Baltimore is a great example of refinance success in a market by enterprising lenders, and this month’s report shows another good opportunity in growing markets. To highlight, let’s look at the MCA Growth Table at bottom of page 2:
Every city on this list has seen significant increases in dollar volumes that drive revenue and profit for lenders (and put dollars in senior borrowers’ pockets), with many doubling compared to last year. Since we’re showing you the result of lenders’ collective efforts in these areas it goes without saying that you won’t be the first to discover these growth opportunities, but the scale of these markets suggest that there could easily be more potential here than is currently being tapped.

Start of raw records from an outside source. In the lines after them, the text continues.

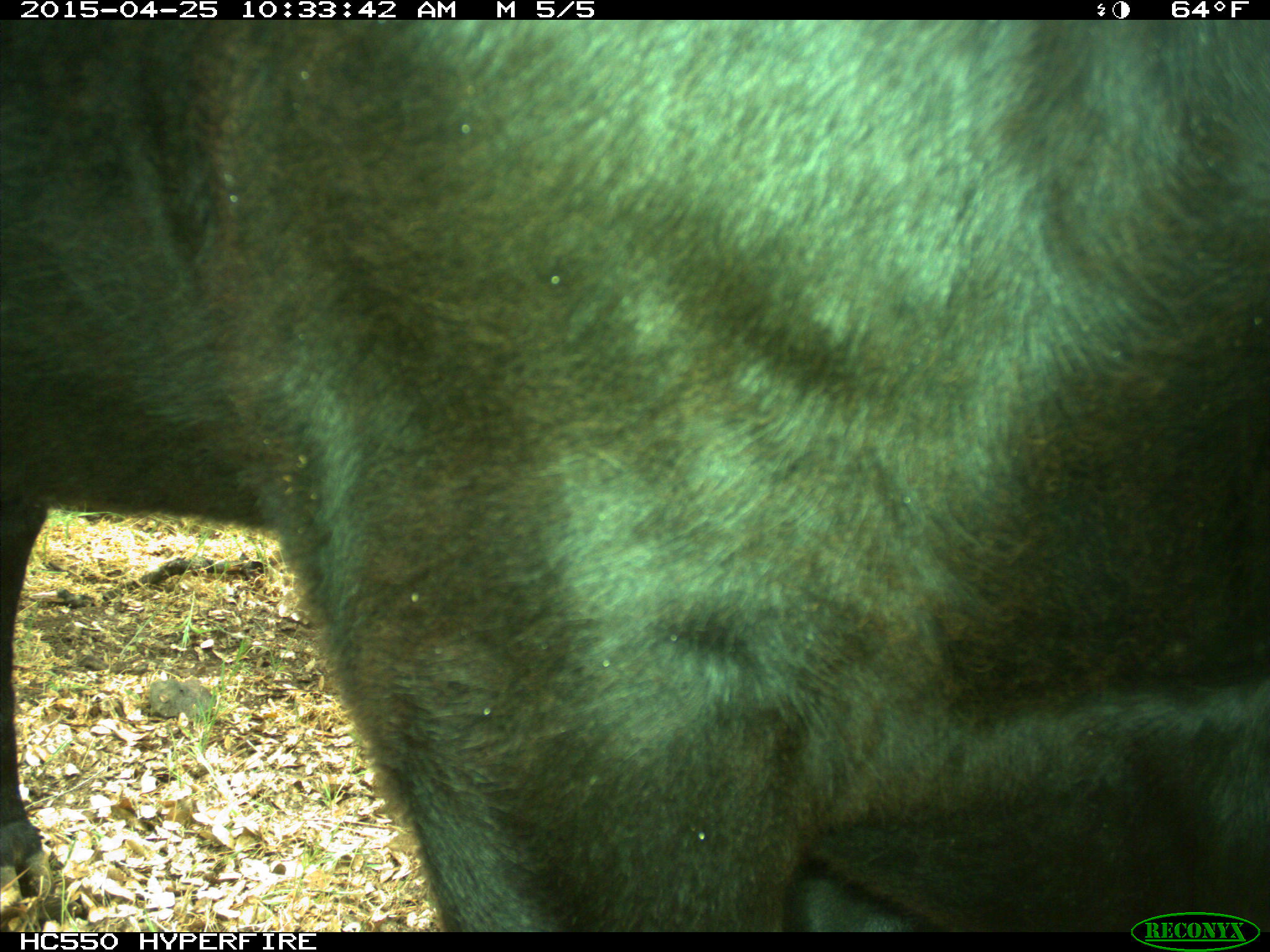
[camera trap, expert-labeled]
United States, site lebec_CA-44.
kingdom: Animalia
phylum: Chordata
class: Mammalia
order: Artiodactyla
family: Suidae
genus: Sus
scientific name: Sus scrofa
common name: wild boar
Sus scrofa (wild boar).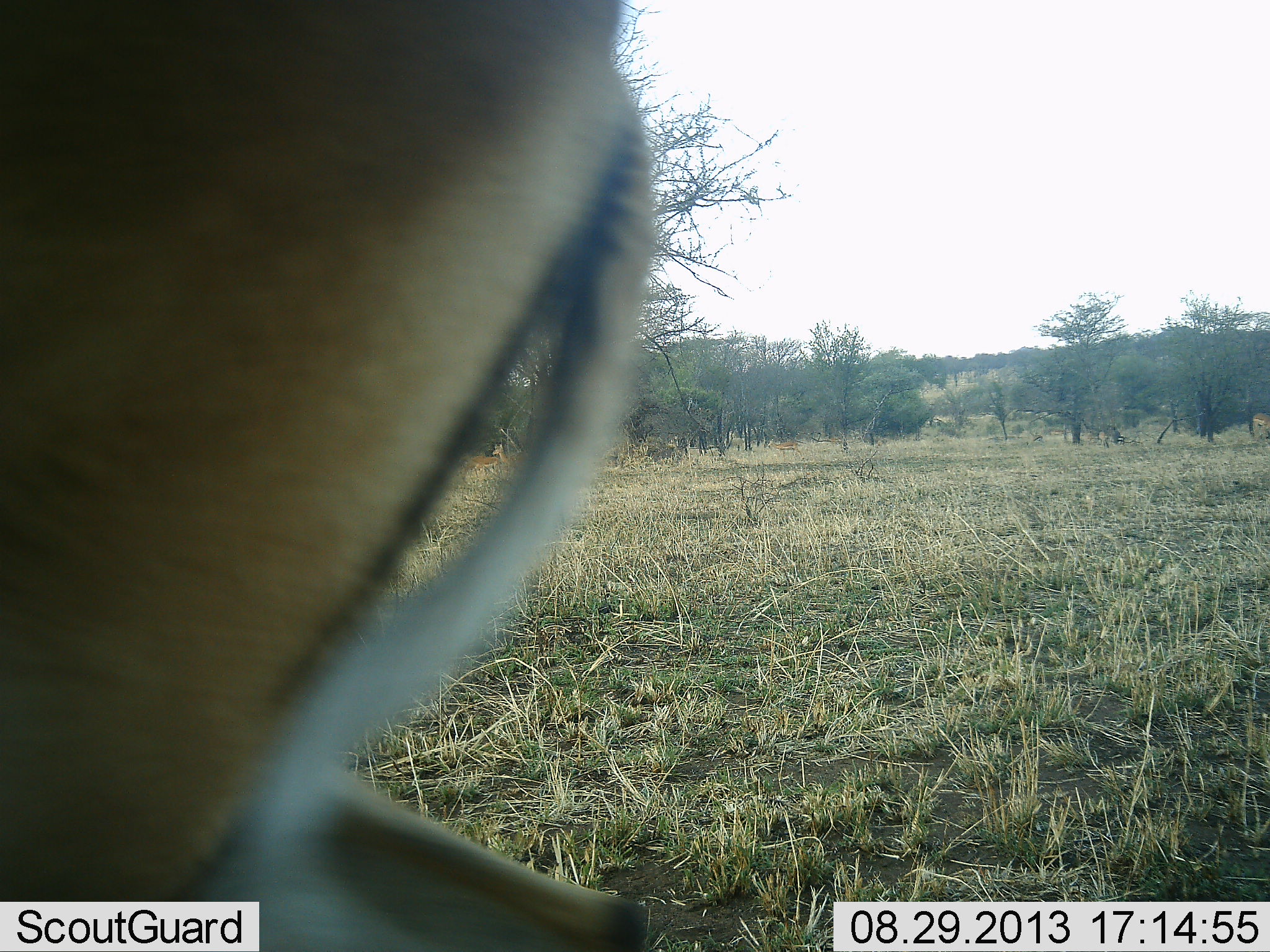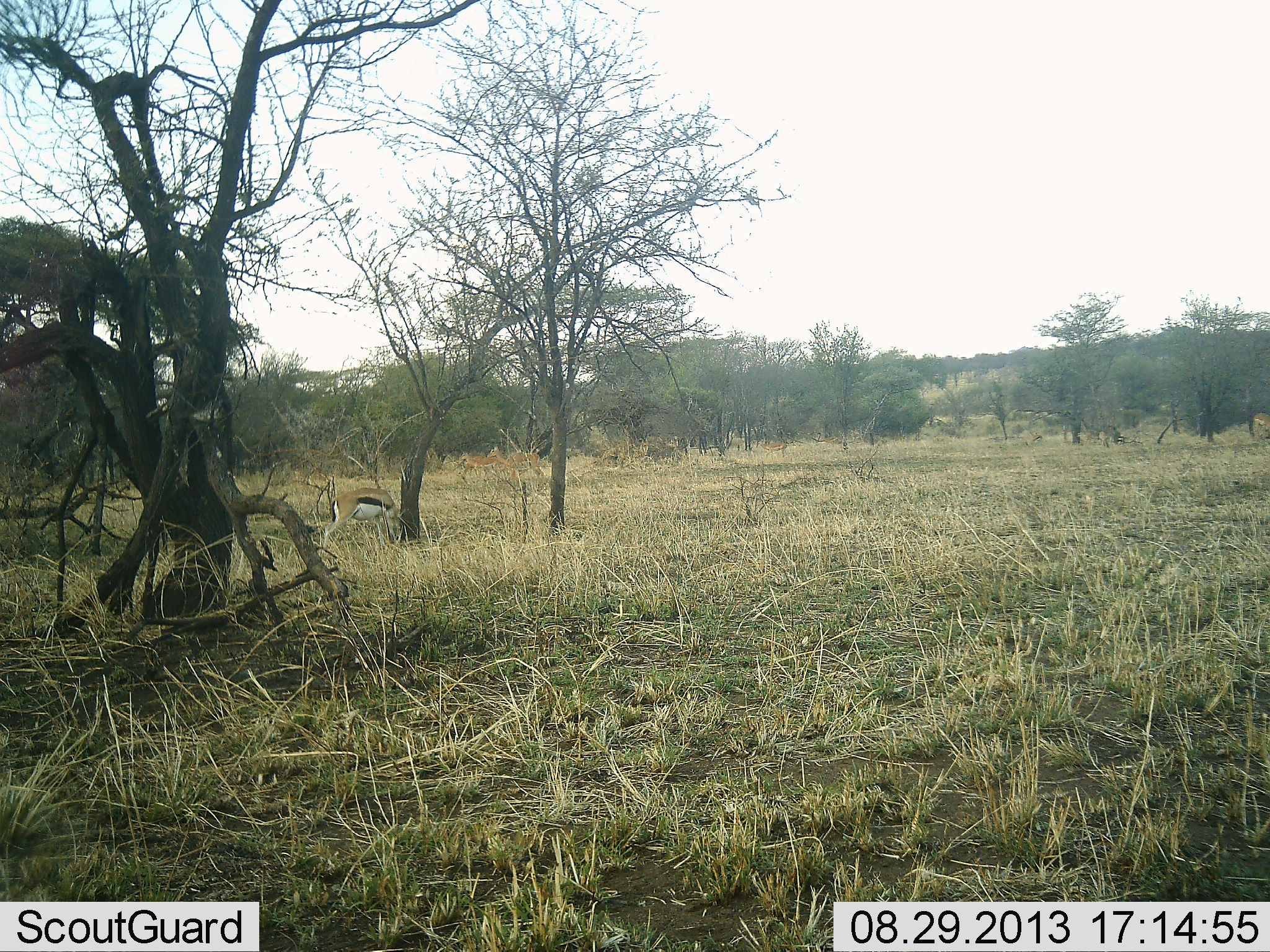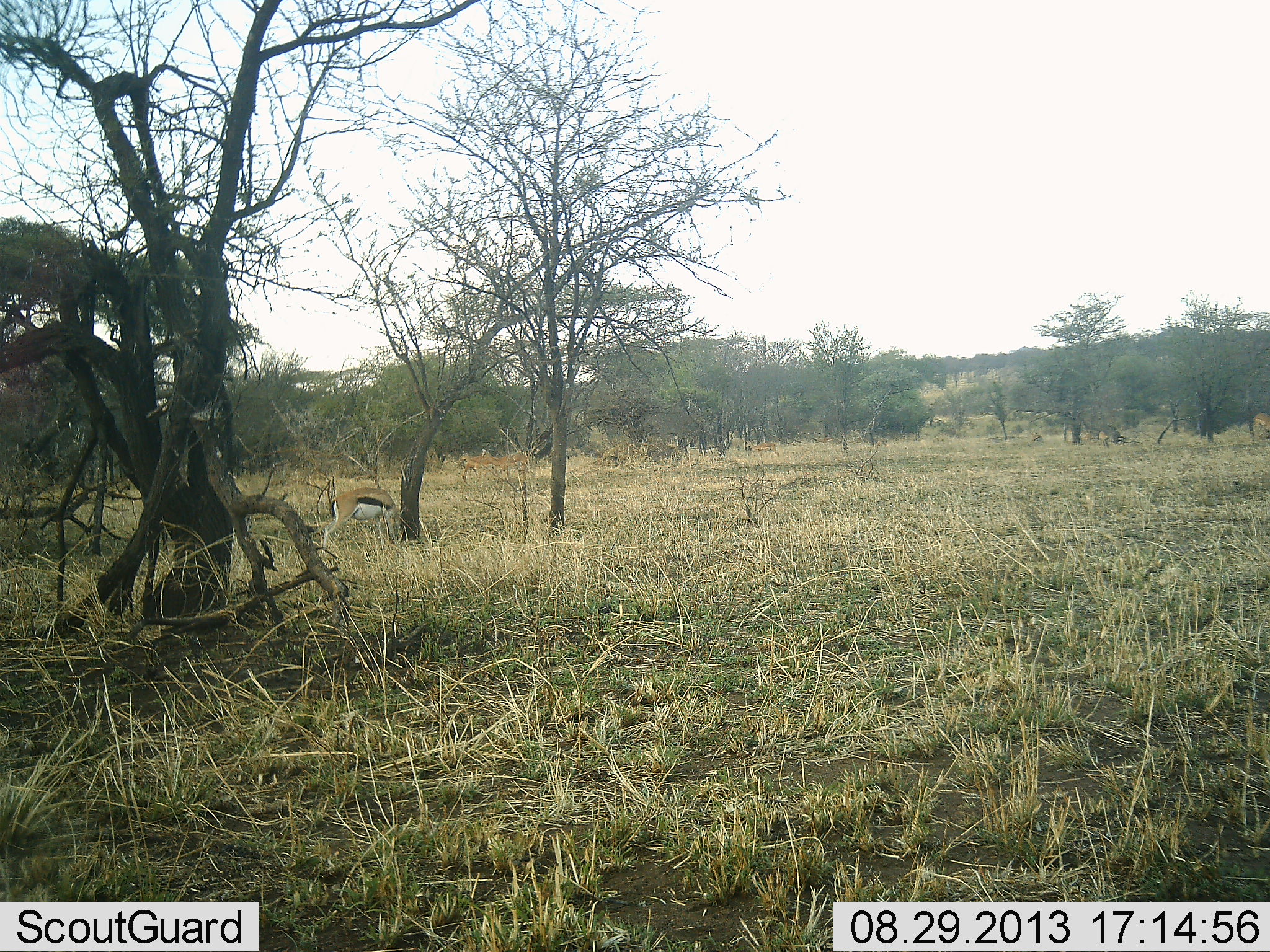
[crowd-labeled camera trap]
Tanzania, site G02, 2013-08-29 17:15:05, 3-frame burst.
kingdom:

We’ve consistently noticed that despite the large numbers of active lenders in big markets, many metro areas still look relatively under-served compared to rural communities when we look at senior households per active lender on our Market Opportunity Report, but it also is evident on this report in a more bottom line measure: average loans per lender. Check out the table below for a quick look:
It’s worth pointing out that Brooklyn shows up at the top of the MCA chart and here as well, but notice that Chicago has both the most active lenders and second highest loans per lender average. Sure, it’s hard to make a living just originating three loans a month in Chicago if that’s all you’re doing, but remember that’s the average – there are a lot of lenders doing much more than that in just that one market. Same goes for the other cities listed here, which have more active lenders than every other city but still show decent volumes per lender.
For those inclined to be pessimistic we freely admit that there are also a lot of lenders that do less than average in each of these cities, just as there isn’t a silver lining without a dark cloud. In the meantime, our optimistic clients can keep thinking about how lower upfront costs can reach a whole new customer base that doesn’t want every last dollar in their hands today.
If there’s any truth to the long touted statistic that 4 out of 5 senior homeowners don’t have a mortgage (and we think there is), then it stands to reason that lenders offering an efficient means of making that equity available for future emergencies at little cost today breaks new ground for where this industry can go from here.